» **TASK DESCRIPTION**: Reproduce the essay on 9/11 and polarization below from "Thirteen years ago" to "against the other.", substituting "everyday words" for "household words".

» **EXCERPTED PASSAGE**:
═══
Today is 9/11.
Thirteen years ago today, the world changed. Terror, trauma, and PTSD became household words. The world became divided between enemies and heroes, us versus them, good guys versus bad guys. Never before in our history had life been so black and white.
At least not since the Cold War ended (us versus the evil Communism)… or since World War Two (us versus the evil Nazis and Fascists)… or World War One…(the war to end all war)… or cowboys and Indians, or Americans and Mexicans, or the British and American colonists or any other war going back into the history of humanity pitting one against the other.
The history of humanity seems riddled with cases of us versus them. With polarization.
In preparing my lecture for my introduction to psychology class for today on the biological bases for behavior, I noticed that even the terminology used for stimulating action in neurons involves polarization and repolarization. The resting potential of a neuron is polarized at about -70 millivolts. If sodium or potassium ions enter, the membrane either depolarizes, becoming more positive, with sodium ions, or hyperpolarizes, becoming more negative, with potassium ions. A large enough flow of sodium triggers a full action potential, where the neuron activates. But following activation, the neuron has to repolarize.
═══
» **INFORMATION**:

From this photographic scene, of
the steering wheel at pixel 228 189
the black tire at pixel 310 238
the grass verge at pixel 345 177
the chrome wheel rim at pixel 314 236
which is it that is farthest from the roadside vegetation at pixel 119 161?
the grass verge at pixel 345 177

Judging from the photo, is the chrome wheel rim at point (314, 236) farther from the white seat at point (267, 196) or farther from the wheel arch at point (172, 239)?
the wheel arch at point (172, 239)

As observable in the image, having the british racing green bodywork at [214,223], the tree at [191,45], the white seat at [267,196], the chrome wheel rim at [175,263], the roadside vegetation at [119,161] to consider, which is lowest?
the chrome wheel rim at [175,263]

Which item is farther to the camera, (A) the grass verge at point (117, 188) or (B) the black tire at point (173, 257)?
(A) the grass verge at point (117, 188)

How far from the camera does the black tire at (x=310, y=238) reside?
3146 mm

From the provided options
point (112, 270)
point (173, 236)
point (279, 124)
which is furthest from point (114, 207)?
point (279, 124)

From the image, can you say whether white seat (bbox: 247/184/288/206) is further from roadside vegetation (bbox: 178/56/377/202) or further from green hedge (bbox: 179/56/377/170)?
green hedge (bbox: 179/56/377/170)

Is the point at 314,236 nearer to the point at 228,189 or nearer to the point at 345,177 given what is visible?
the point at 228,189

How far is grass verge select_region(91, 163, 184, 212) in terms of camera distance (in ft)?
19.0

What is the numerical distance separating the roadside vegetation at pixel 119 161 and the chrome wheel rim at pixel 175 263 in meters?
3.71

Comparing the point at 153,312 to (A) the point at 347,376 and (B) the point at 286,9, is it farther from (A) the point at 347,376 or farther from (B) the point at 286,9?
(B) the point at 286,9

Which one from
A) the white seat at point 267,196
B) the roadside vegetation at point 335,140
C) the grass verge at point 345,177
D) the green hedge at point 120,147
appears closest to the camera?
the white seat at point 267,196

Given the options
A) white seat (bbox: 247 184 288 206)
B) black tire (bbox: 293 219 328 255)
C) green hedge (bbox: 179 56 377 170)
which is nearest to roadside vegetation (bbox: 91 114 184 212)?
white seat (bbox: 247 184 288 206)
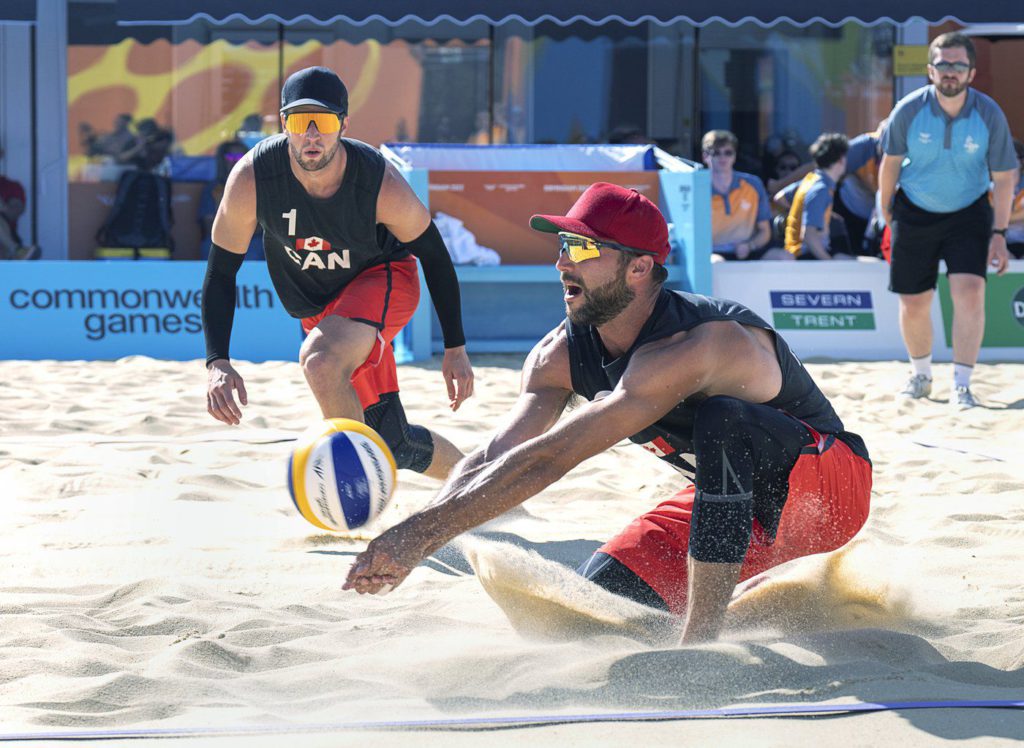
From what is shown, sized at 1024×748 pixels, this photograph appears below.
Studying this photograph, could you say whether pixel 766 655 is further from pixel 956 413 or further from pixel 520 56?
pixel 520 56

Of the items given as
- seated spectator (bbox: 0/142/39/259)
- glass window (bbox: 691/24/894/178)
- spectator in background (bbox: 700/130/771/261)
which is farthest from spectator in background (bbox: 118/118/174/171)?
spectator in background (bbox: 700/130/771/261)

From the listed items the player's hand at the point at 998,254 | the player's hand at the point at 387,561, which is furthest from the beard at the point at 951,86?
the player's hand at the point at 387,561

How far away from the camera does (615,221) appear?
309cm

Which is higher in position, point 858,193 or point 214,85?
point 214,85

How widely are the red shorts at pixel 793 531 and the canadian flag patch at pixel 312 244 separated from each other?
1.60 meters

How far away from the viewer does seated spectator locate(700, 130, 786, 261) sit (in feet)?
31.7

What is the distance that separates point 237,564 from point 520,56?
30.6 ft

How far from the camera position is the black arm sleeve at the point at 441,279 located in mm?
4535

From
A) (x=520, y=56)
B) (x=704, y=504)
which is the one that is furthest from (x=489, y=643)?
(x=520, y=56)

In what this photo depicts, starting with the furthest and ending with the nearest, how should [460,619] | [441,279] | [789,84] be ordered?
[789,84], [441,279], [460,619]

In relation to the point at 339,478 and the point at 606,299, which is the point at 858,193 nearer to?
the point at 606,299

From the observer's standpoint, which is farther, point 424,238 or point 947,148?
point 947,148

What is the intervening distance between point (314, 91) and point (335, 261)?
23.5 inches

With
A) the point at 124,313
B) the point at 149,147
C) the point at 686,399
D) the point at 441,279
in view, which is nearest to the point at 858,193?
the point at 124,313
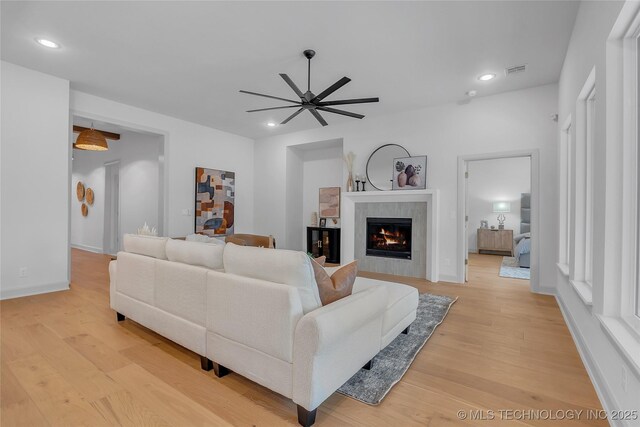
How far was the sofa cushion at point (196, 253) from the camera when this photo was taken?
2096 mm

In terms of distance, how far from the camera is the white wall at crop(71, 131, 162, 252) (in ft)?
20.7

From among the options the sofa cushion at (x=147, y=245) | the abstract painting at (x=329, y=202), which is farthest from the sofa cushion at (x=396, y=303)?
the abstract painting at (x=329, y=202)

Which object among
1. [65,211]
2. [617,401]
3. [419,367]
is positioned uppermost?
[65,211]

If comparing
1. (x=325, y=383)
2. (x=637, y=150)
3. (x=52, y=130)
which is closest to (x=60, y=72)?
(x=52, y=130)

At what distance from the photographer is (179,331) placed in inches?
86.0

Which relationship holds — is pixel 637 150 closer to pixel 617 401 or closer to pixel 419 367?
pixel 617 401

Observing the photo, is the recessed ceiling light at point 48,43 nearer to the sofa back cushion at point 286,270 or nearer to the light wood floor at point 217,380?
the light wood floor at point 217,380

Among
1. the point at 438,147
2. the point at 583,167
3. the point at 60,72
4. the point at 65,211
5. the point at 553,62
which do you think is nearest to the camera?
the point at 583,167

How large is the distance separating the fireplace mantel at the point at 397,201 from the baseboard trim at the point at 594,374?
2043mm

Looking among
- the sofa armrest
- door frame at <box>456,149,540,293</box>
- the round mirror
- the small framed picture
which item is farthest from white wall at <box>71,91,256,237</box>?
the sofa armrest

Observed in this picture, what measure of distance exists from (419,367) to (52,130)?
5140 mm

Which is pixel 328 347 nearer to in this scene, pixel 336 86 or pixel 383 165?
pixel 336 86

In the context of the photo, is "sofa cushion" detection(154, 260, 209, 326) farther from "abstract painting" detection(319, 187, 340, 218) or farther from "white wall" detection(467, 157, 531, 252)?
"white wall" detection(467, 157, 531, 252)

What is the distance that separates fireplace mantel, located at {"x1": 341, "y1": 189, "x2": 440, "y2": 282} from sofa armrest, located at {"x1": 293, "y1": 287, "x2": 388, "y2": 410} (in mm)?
3227
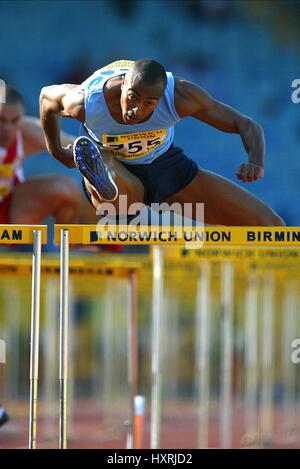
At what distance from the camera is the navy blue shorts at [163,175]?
812cm

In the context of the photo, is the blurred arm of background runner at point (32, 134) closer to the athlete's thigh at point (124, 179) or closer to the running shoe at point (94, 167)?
the athlete's thigh at point (124, 179)

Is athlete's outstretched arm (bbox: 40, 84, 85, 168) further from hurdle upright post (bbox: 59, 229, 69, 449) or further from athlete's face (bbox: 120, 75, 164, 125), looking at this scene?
hurdle upright post (bbox: 59, 229, 69, 449)

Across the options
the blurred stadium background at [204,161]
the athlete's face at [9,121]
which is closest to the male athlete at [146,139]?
the athlete's face at [9,121]

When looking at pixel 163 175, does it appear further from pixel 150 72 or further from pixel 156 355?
pixel 156 355

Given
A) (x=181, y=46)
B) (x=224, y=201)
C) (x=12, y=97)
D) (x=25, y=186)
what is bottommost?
(x=224, y=201)

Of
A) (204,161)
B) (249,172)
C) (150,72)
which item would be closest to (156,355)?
(249,172)

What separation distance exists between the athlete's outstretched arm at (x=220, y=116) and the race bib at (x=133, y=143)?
0.26 meters

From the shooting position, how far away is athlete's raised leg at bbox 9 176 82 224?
486 inches

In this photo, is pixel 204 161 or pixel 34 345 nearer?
pixel 34 345

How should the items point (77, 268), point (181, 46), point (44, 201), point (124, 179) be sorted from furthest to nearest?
point (181, 46) → point (44, 201) → point (77, 268) → point (124, 179)

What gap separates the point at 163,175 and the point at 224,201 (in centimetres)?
48

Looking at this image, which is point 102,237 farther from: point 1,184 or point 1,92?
point 1,184

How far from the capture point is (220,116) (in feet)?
25.9
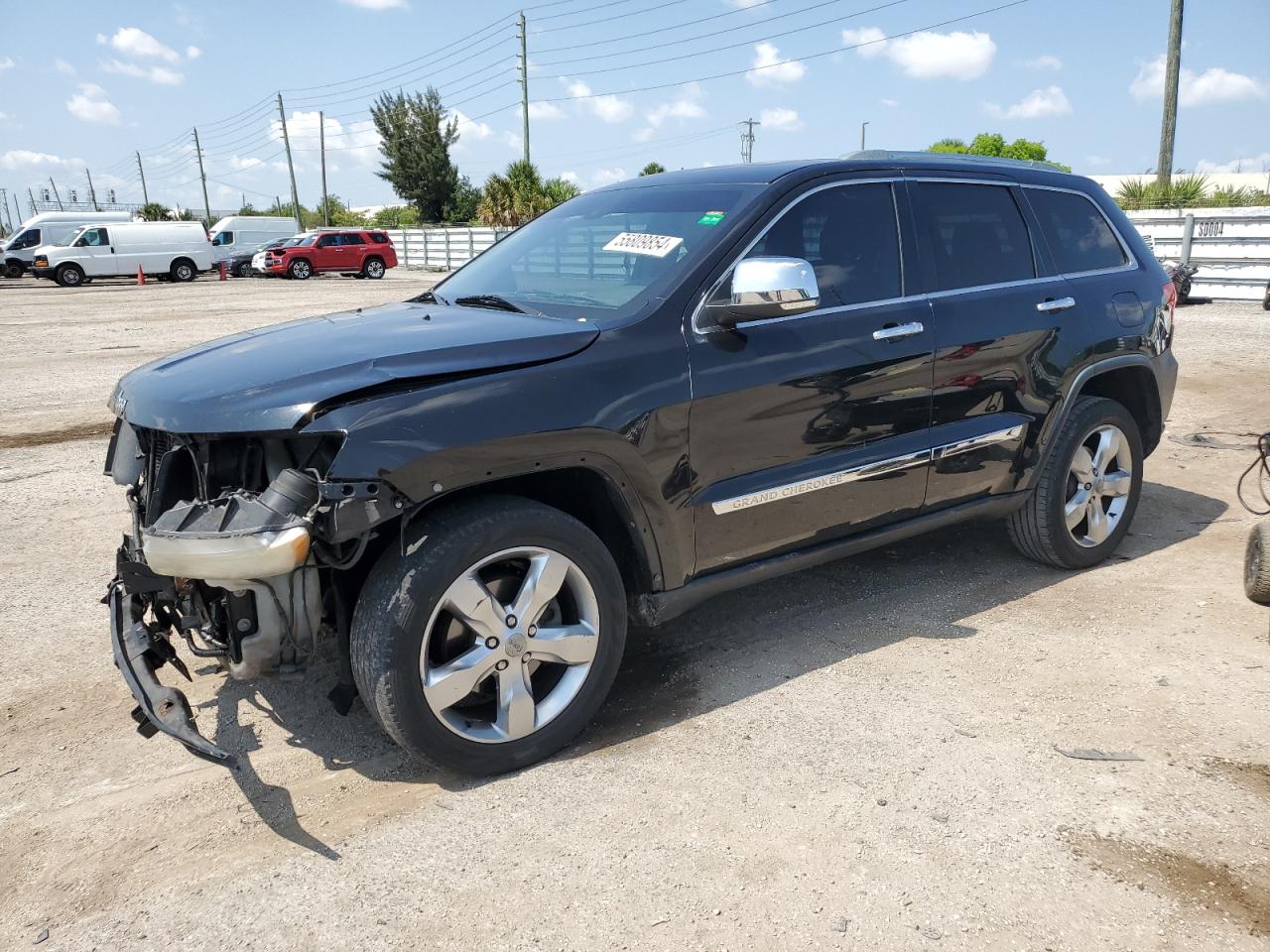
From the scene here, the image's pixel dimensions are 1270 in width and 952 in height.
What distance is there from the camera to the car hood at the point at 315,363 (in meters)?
2.69

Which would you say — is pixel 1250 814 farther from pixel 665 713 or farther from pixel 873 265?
pixel 873 265

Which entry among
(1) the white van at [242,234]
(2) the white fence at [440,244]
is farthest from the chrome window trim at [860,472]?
(1) the white van at [242,234]

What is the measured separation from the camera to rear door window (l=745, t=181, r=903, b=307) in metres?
3.60

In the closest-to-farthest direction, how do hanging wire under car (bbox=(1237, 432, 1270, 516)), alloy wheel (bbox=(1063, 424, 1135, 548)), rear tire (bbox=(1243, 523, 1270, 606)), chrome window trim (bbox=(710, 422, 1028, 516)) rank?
chrome window trim (bbox=(710, 422, 1028, 516))
rear tire (bbox=(1243, 523, 1270, 606))
alloy wheel (bbox=(1063, 424, 1135, 548))
hanging wire under car (bbox=(1237, 432, 1270, 516))

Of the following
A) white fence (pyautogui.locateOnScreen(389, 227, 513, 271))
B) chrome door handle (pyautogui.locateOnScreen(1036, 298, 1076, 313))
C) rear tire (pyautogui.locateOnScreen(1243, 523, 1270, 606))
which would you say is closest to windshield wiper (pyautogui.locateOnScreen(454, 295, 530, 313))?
chrome door handle (pyautogui.locateOnScreen(1036, 298, 1076, 313))

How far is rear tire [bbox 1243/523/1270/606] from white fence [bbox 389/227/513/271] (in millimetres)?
30826

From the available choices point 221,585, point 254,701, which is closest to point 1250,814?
point 221,585

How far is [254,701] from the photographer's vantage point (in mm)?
3539

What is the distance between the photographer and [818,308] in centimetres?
359

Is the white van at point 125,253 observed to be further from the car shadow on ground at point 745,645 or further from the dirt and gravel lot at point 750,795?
the car shadow on ground at point 745,645

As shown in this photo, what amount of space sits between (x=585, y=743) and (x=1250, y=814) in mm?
1972

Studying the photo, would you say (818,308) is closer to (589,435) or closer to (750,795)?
(589,435)

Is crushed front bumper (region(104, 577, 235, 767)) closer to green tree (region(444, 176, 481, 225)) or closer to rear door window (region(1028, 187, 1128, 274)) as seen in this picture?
rear door window (region(1028, 187, 1128, 274))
═══
» **SOLVED EXERCISE**:
Thirteen years ago today, the world changed. Terror, trauma, and PTSD became everyday words. The world became divided between enemies and heroes, us versus them, good guys versus bad guys. Never before in our history had life been so black and white.
At least not since the Cold War ended (us versus the evil Communism)… or since World War Two (us versus the evil Nazis and Fascists)… or World War One…(the war to end all war)… or cowboys and Indians, or Americans and Mexicans, or the British and American colonists or any other war going back into the history of humanity pitting one against the other.